> _SOURCE EXCERPT_
=====
I'm wondering if the battery failed - maybe lost a cell - when it got run down so low. You said it would turn over before being run down. but, since then, despite charging it, you get no crank, right? 

You say you checked for a voltage drop - how did you do that?

My idea is to get the battery load tested at a parts store, or Walmart, and make sure it's good.

With a bad cell, and a charge, they can still read good voltage, but not be able to source enough current to start the car. Also, at least some of the Cruzes have AGM batteries which use different charging processes than the older lead acid types. Perhaps the trickle charge affected yours.

HTH.

Doug

.


----------



## SuperDaveDuex (Oct 12, 2018)

plano-doug said:


> I'm wondering if the battery failed - maybe lost a cell - when it got run down so low. You said it would turn over before being run down. but, since then, despite charging it, you get no crank, right?
> 
> You say you checked for a voltage drop - how did you do that?
> 
> ...


I checked for a voltage drop by holding a meter on the battery and attempting to crank it, the voltage only dropped maybe a half volt, definitely not near what a starter would pull. Yes it would turn over fine before, but after I towed it with the flashers on and killed it and then recharged it, doesn't even try to turn over.


----------



## plano-doug (Jul 1, 2015)

SuperDaveDuex said:


> I checked for a voltage drop by holding a meter on the battery and attempting to crank it, the voltage only dropped maybe a half volt, definitely not near what a starter would pull. Yes it would turn over fine before, but after I towed it with the flashers on and killed it and then recharged it, doesn't even try to turn over.


At this point, I would still get it load tested so that you can rule it out as a possible cause.

After that, with a known good battery, I would start probing for voltage at the solenoid, to see if the signal is getting thru when the key is turned to crank. If no voltage there, then probe the starter relay to see if the signal is getting there from the BCM during crank.

The goal is to find out where the signal is lost in the path between the push-button and the solenoid. While the instinct is to tie it to the dead battery, there's a chance that something else could have failed coincidentally, such as the starter relay.
=====
> _DATA_
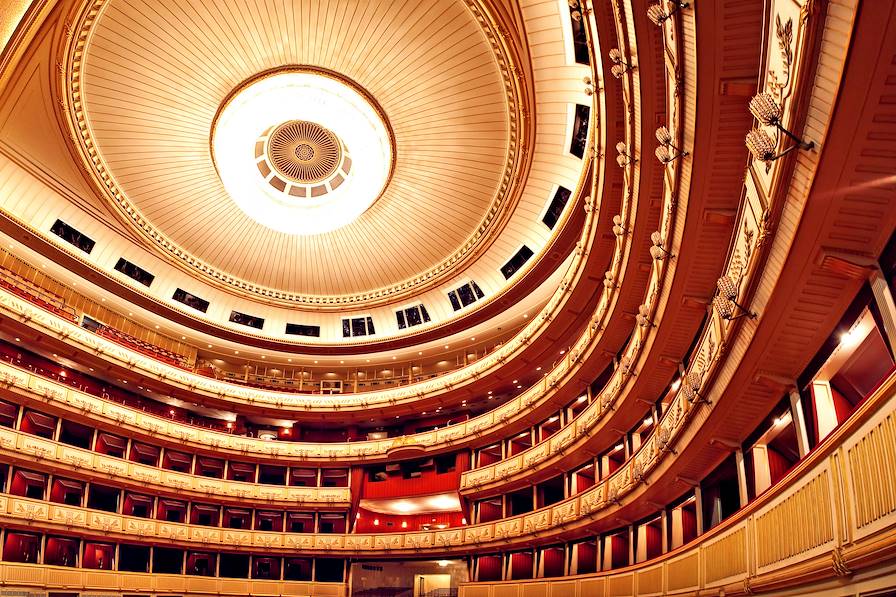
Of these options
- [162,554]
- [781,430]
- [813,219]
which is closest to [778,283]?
[813,219]

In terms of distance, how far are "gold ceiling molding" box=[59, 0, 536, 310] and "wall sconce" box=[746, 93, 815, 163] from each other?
38.7 feet

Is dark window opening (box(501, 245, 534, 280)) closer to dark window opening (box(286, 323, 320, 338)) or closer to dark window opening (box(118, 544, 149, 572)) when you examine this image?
dark window opening (box(286, 323, 320, 338))

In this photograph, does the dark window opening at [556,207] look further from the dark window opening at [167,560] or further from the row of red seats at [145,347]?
the dark window opening at [167,560]

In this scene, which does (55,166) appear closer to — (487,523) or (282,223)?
(282,223)

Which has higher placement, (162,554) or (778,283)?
(778,283)

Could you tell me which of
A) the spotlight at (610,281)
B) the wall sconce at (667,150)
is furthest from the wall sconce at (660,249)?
the spotlight at (610,281)

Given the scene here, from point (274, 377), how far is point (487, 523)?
44.3ft

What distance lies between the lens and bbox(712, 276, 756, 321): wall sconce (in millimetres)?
7613

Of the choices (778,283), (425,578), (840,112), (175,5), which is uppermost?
(175,5)

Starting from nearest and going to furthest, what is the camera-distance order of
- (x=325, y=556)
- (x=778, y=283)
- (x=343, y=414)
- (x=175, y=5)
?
(x=778, y=283) < (x=175, y=5) < (x=325, y=556) < (x=343, y=414)

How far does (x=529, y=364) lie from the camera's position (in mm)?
22984

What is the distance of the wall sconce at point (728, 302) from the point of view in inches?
300

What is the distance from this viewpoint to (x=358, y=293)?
92.0 feet

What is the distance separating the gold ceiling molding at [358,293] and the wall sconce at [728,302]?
10.7m
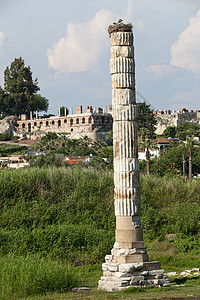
=====
> _WHAT THIS EXERCISE ASKS_
a) In the car battery thread above, why does plano-doug suggest a load test even though the battery may show good voltage after charging? Answer in one to three sentences.
b) According to the car battery thread, what type of battery do at least some of the Cruzes have?
c) Please continue the car battery thread, picking up after its final sentence about the starter relay.

> _ANSWERS TO THE EXERCISE_
a) A battery with a bad cell can still read good voltage once charged, yet be unable to supply enough current to start the car. A load test shows whether the battery can actually deliver that current.

b) AGM batteries.

c)
Doug

.


----------



## ChevyGuy (Dec 13, 2014)

At the very least, check the battery voltage with the headlights on. That's not definitive, but could provide a clue. 

Old batteries frequently die when badly discharged.


----------



## snowwy66 (Nov 5, 2017)

The fact you reached 13.3 on trickle charge is a clue the battery isn't absorbing the charge completely. And it happened over 1 night.

You're reading surface charge. The rest of the battery is still dead. And a trickle charger takes at least 48 hours to fully charge a healthy battery. Depending on the amp output.

Add to that you completely drained it.

It's probably time for a new battery.


----------



## ChevyGuy (Dec 13, 2014)

snowwy66 said:


> And a trickle charger takes at least 48 hours to fully charge a healthy battery. Depending on the amp output.


To put it another way, a trickle charger is about 1-2 Amps. A car battery is around 60-75 Amp-hours. So, best case, you're looking at 30 hours to recharge a completely dead battery. Worse case, 3 days.


----------



## snowwy66 (Nov 5, 2017)

ChevyGuy said:


> To put it another way, a trickle charger is about 1-2 Amps. A car battery is around 60-75 Amp-hours. So, best case, you're looking at 30 hours to recharge a completely dead battery. Worse case, 3 days.



I have to dig mine up. I'm not sure what it is. It's much less then 1 amp. I use it for the motorcycle during the winter. 
First time I used it. The battery wouldn't crank. Had power. But not enough to crank. It took 24 hours to reach full charge. 130 amp battery. Don't remember the Amp-hour.


----------



## SuperDaveDuex (Oct 12, 2018)

I left the charger on it for another 24 hours, it now reads 12.8 volts solid. The headlights and other lights are all bright and the blinkers work without issue. I found out the starter solenoid relay is not kicking in. After looking at a wiring diagram, it appears the ecm may be the culprit. I checked all fuses and the relays themselves, as well as the starter circuit and they all check out. I swapped the relay with the cooling fan relay since they are exactly the same relay and still nothing. Last night I removed both battery leads and when I go back to it this evening I will hook the battery backup. I left it sitting with the leads touching each other to remove any stored energy from the system. My next action is going to be to remove the battery and unmount the fuse box and take a peak at the wiring underneath. I am gonna try and get my hands on a good battery I can put in the car and test as well.


----------



## SuperDaveDuex (Oct 12, 2018)

Ok so tried some new things. I had left the battery leads off the battery and touching each other all night, the night before last. I went back to it yesterday and just tried to jump it off with my truck, same results as before. I then took the leads off the battery again and attached the jumper cables directly to them with the other end attached to my truck battery, still the same result. I then tried the same thing with a deep cycle marine battery, same thing. I then hooked my battery back up and turned on the high beams, radio and inside lights and the dash lights were all on, I then held a meter to the battery and watched it, it was losing a hundredth of a volt every 3 seconds. At that rate, the battery would be completely dead in an hour, so the battery is definitely bad, now to find a good battery I can put directly in the car to test.


----------



## SuperDaveDuex (Oct 12, 2018)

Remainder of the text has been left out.